Well, not much. The waters are still, the toads have thankfully corked the tuba-calls for now and not even the geese are cutting currents across the waters. In the pasture north of the pond, the horses are up. They were sleepy-heads yesterday morning, bedded beneath the old apple tree.
Horses have humor. It's also said that horses reflect their owners. Now, I'm not Piston's owner, but lately, we've been bonding, enough to think he's picking up on my sense of "let's have fun!" I laugh at his toy-tossing and snap a quick shot for later, then slip back into bed until I can smell the coffee Todd brews.
June 4, 2013 10 a.m. Pond Report:
A-ha! I see you Blue Heron! Stealth-stalking frogs once more is my favorite long-legged pond bird. Blue Heron is wary of me, though. The minute I step outside, ever so careful to close the door quietly, he's ducked into the reeds. I sing, he hides. Such is our fragile relationship.
|Blue Heron in Reed Pose|
|Prowling This Way...|
|...And That Way|
Yet, by what name does an osprey go? A hawk? A raptor? My bird book says, diurnal...this is venturing into Todd's territory. I'm good with the story flow, he's the master of correct details. Diurnal? That only leads me to terms like "accipitridae" and "falconidae." Ospreys are "pandionidae." Yet, the classification is based on ancestry.
Just like in the "Book of Joshua" with all those names that muddle about in my brain. I can't remember them, but I read, recognizing their importance. And, I know that osprey descend from an ancient family, too.

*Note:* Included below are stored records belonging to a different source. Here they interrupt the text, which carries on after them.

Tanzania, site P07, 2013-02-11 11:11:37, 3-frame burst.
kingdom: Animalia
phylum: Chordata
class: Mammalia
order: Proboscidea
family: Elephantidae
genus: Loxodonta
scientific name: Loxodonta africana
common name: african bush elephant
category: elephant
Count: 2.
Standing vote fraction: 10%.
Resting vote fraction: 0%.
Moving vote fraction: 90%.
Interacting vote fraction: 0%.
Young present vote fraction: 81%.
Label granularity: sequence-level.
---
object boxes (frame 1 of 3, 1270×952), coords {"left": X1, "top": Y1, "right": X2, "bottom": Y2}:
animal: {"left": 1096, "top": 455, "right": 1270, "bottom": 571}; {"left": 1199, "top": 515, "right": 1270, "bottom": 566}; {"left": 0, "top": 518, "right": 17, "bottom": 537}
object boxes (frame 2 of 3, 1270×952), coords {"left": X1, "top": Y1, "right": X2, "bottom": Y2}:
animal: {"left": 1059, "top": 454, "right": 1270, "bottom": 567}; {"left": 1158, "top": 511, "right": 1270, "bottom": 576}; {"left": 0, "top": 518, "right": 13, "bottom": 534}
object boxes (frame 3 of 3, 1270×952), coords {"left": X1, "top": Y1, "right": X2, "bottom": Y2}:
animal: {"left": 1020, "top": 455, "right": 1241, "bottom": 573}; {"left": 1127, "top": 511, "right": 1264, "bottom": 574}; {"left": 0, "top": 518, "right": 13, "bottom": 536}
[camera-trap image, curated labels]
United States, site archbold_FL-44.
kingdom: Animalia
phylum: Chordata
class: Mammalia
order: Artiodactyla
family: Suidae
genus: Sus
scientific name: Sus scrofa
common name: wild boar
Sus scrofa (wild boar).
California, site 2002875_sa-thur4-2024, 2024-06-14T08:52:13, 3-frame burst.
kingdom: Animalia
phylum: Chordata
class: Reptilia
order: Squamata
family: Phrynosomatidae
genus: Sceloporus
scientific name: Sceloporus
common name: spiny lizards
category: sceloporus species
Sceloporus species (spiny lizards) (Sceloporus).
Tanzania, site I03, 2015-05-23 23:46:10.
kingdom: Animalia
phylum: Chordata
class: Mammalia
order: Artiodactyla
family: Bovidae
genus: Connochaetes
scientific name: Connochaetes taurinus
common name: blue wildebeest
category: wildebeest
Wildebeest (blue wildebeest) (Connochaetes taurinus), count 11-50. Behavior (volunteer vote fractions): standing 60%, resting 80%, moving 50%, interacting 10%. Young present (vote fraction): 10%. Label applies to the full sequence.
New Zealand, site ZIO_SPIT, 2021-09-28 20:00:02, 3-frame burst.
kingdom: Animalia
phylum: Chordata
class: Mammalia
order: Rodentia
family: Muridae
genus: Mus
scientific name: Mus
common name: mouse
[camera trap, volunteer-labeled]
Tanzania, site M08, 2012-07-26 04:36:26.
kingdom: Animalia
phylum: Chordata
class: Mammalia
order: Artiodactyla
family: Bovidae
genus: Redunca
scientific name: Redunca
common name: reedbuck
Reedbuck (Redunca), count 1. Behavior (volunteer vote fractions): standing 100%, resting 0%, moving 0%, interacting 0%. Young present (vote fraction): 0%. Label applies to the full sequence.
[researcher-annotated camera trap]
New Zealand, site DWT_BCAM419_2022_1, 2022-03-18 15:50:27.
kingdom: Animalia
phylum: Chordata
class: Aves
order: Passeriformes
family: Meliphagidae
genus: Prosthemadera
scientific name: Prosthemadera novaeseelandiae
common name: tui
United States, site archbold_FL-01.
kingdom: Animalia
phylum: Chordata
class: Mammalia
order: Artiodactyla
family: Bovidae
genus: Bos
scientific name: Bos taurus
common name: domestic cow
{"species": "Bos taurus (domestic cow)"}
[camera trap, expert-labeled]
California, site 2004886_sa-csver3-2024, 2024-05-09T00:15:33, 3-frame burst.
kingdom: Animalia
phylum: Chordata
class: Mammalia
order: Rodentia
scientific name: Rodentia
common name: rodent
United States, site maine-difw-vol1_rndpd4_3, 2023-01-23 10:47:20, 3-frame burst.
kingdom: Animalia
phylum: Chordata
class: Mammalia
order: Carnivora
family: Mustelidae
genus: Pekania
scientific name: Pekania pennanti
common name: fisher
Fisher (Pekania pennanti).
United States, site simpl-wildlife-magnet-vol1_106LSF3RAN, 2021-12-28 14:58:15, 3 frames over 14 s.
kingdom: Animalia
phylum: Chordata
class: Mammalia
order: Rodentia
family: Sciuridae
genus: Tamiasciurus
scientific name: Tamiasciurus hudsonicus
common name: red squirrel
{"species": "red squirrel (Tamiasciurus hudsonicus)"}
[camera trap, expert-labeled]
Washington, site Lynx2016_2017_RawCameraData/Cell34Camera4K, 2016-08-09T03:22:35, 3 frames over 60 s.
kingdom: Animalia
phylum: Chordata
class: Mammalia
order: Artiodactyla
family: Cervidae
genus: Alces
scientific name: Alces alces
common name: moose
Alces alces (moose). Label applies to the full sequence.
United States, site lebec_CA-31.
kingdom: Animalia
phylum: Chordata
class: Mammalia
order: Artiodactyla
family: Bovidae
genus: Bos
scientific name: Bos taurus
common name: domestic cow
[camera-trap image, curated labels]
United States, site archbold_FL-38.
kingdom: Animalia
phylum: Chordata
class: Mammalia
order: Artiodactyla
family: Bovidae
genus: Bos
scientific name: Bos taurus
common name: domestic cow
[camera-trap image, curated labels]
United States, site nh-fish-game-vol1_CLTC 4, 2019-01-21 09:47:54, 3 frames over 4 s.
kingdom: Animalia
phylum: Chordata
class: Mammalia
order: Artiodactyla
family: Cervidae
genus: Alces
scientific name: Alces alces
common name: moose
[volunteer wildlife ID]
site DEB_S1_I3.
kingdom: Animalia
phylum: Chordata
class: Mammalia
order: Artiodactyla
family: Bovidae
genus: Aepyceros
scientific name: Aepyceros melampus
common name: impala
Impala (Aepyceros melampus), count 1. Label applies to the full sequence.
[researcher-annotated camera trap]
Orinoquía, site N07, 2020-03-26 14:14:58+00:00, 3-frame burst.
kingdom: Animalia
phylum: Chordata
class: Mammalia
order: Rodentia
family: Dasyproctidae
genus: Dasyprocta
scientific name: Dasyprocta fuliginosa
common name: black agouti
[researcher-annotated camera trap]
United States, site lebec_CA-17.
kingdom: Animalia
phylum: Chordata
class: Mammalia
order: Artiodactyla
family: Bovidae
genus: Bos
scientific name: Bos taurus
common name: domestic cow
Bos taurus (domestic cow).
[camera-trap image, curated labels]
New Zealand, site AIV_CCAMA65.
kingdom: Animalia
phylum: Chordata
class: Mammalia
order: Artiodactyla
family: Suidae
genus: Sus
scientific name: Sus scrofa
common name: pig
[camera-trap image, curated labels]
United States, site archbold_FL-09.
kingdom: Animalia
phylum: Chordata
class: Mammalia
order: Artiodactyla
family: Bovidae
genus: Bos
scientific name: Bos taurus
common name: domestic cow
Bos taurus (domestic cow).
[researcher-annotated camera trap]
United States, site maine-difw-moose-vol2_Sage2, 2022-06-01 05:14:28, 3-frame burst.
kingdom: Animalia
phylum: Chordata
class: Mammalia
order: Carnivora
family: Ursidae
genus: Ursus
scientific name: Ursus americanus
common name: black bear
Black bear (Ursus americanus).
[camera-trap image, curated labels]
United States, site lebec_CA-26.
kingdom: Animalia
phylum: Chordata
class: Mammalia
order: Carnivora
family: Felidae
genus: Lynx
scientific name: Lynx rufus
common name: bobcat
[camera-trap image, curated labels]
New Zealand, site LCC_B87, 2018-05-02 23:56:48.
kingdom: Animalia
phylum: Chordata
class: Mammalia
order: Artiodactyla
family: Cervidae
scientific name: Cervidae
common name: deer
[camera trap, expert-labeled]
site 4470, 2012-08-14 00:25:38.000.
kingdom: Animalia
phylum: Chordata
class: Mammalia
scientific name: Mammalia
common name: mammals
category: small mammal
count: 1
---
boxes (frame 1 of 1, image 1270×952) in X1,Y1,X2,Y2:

Ah...but there's Blue Heron again! I watch him eat a bull frog, legs poking out his mouth and a huge lump bulges in his outstretched neck. And I rejoice.
June 4, 2013 4 p.m. (or so) Pond Report:
Todd gets out his fly-rod and strings the reel. It has been so long, but the old excitement creeps into my bones and I remember adventures from when we were fly-flingers in Montana. He flung flies at fish, cussed and I watched kids clamber over granite boulders. In Minnesota we flung flies together in one of the few cold-spring fed streams in the southern part of the state.
We call it fly-flinging because we didn't actually catch fish, which is my favorite type of fishing.
|Ready to Fling Flies|
|June Sky Reflected in the Pond|
We chat and I mention Piston's new toy.
"Piston?" she asks, "You mean Pistol."
|Looking South Across the Western Edge|
"And the mare is Spark?" I ask, knowing I'm already wrong.
"Snatch," she answers. And I laugh; how could I forget a name like that!
|Flinging Flies on the Eastern Edge|
Todd gives up the fishing part of his curiosity and comes back to where we stand in the wet grass on the edge of Elmira Pond. He hasn't met Justine's wife (I know it's Justine because he gave me his business card and he looks like the kind of cowboy to be named after boots).
"Todd, this is Justine's wife, Christine," I introduce.
"Uh, it's Liz." They shake hands and I shake my head.
"Yeah, and I was wrong about the horses, too." I wonder if after 25 years Todd just accepts he'll be relearning any name I tell him. That's grace.